The introduction of Knightian uncertainty in mathematical models for finance has recently renew the attention on foundational issues such as the existence of option pricing rules or super-hedging theorems. In this context an agent allows for the possibility of describing a certain market with a probabilistic model but he can’t be sure about a single reference probability, hence, a whole class of reference probabilities is taken into account. Although the literature on this topic is rapidly growing it is not clear yet what is a good notion of arbitrage opportunity and the consequent properties on martingale measures. In the present work we slightly change the point of view avoiding the necessity of fixing a subset of probability measures, which might be problematic in some settings.

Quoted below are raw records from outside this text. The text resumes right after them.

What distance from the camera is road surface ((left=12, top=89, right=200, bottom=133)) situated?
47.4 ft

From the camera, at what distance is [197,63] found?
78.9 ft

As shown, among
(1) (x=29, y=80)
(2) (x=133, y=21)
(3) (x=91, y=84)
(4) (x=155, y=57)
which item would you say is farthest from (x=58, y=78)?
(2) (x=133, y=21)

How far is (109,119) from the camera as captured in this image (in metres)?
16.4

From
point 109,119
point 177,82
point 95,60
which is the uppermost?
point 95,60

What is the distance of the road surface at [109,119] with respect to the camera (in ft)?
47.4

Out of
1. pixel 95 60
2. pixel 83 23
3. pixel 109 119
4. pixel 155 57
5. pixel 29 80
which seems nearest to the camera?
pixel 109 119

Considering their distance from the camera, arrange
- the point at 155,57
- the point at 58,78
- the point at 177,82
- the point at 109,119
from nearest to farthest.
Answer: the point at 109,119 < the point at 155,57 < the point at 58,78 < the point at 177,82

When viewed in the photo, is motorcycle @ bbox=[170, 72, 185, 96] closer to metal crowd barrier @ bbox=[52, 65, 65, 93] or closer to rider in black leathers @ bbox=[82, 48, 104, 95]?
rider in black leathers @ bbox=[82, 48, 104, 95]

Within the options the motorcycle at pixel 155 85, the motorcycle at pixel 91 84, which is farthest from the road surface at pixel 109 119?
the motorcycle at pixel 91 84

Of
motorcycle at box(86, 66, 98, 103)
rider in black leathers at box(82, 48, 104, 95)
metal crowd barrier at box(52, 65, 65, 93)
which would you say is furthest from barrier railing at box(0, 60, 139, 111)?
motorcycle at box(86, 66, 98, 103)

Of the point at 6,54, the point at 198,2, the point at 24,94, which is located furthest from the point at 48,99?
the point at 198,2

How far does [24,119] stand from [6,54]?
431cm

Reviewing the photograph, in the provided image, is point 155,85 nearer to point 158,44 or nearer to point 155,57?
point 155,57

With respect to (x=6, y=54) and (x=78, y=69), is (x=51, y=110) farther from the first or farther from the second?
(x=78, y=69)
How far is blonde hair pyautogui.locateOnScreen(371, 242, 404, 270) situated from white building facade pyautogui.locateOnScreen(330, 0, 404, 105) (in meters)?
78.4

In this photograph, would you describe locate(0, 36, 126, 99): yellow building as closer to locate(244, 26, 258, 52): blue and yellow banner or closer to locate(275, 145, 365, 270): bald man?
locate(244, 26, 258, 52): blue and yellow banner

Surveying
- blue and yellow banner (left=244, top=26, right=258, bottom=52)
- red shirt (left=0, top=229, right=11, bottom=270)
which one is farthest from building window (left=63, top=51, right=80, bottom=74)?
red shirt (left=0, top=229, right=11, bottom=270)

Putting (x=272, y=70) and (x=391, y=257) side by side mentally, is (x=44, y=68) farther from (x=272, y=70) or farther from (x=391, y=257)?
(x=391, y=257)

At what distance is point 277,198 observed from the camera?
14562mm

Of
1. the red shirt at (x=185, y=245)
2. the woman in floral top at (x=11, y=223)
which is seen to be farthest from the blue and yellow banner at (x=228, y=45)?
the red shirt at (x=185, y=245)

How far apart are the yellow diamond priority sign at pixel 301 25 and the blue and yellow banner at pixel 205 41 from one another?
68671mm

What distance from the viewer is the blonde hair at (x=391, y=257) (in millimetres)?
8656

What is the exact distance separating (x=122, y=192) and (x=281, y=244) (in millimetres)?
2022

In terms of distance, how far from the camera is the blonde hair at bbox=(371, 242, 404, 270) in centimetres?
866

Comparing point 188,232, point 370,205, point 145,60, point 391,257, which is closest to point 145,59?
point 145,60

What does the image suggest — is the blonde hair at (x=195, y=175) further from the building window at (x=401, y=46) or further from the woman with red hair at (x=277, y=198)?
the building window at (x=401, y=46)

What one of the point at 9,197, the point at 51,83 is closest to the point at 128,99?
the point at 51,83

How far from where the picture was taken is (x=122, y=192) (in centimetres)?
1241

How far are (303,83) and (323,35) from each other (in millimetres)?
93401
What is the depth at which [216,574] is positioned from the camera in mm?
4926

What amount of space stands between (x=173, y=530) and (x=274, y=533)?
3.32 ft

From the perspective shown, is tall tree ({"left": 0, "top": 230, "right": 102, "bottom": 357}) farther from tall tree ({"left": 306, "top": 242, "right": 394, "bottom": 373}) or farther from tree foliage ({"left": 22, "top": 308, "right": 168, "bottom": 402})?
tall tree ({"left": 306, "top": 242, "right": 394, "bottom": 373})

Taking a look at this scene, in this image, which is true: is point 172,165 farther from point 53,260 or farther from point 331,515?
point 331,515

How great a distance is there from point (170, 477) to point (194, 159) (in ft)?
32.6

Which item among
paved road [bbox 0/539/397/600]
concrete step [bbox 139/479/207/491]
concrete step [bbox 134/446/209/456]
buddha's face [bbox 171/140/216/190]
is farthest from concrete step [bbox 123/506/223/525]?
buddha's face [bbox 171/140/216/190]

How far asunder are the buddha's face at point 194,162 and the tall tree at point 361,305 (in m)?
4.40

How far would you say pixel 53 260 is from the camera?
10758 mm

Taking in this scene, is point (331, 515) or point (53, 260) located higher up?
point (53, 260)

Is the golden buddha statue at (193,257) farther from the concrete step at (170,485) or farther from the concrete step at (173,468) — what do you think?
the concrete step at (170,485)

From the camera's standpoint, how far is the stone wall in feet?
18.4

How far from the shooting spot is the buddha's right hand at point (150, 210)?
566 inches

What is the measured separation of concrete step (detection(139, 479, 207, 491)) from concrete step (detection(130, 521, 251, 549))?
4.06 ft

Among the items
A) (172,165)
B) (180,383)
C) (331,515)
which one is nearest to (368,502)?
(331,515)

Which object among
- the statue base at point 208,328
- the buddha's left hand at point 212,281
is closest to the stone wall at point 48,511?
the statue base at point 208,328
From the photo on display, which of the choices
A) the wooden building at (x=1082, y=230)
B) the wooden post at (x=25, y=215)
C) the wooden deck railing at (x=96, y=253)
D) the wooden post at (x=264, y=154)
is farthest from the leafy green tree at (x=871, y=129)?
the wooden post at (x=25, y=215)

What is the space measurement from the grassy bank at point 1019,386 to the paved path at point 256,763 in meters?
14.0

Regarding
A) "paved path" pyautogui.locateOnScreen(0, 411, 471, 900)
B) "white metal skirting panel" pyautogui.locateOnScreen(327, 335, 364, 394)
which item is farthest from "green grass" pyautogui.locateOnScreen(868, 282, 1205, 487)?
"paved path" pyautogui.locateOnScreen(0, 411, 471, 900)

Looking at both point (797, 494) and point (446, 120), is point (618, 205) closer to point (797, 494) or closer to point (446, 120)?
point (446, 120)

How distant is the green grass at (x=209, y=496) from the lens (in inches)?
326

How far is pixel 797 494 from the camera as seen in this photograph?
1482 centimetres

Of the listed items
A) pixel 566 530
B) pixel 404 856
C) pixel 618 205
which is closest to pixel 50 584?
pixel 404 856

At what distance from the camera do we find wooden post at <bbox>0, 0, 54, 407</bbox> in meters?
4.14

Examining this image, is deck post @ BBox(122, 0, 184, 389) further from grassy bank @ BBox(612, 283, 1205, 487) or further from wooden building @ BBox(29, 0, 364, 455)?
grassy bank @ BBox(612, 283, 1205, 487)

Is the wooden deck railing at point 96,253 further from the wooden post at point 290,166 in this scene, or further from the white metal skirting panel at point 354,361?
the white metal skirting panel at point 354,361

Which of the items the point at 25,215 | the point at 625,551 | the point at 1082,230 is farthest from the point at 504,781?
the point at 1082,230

Given a certain market model, described by a discrete time stochastic process, we study the intrinsic properties of the model, independently on any reference probability. In particular two questions arises naturally: 1) which markets are feasible, in the sense that the properties of the market are nice for most probabilistic models? 2) which are the markets that exhibits no arbitrage for most probabilistic models?
A good notion for “most” probabilistic models is clearly needed and it is undertaken in this work from a topological point of view. Different results are obtained depending on the coarseness of the topology under consideration.
A key property is the existence of martingale measures. An important difference from the classical case is that we are not providing equivalent conditions in terms of absence of arbitrage opportunities, we are studying, instead, the structural properties of the market needed for the existence of such measures.
Once this minimal property of the market is guaranteed, we introduce definitions of arbitrage as trading strategies that work for most probabilistic models, in the spirit of the rest of the work. Additional properties on the martingale measures are retrieved under the No arbitrage hypothesis.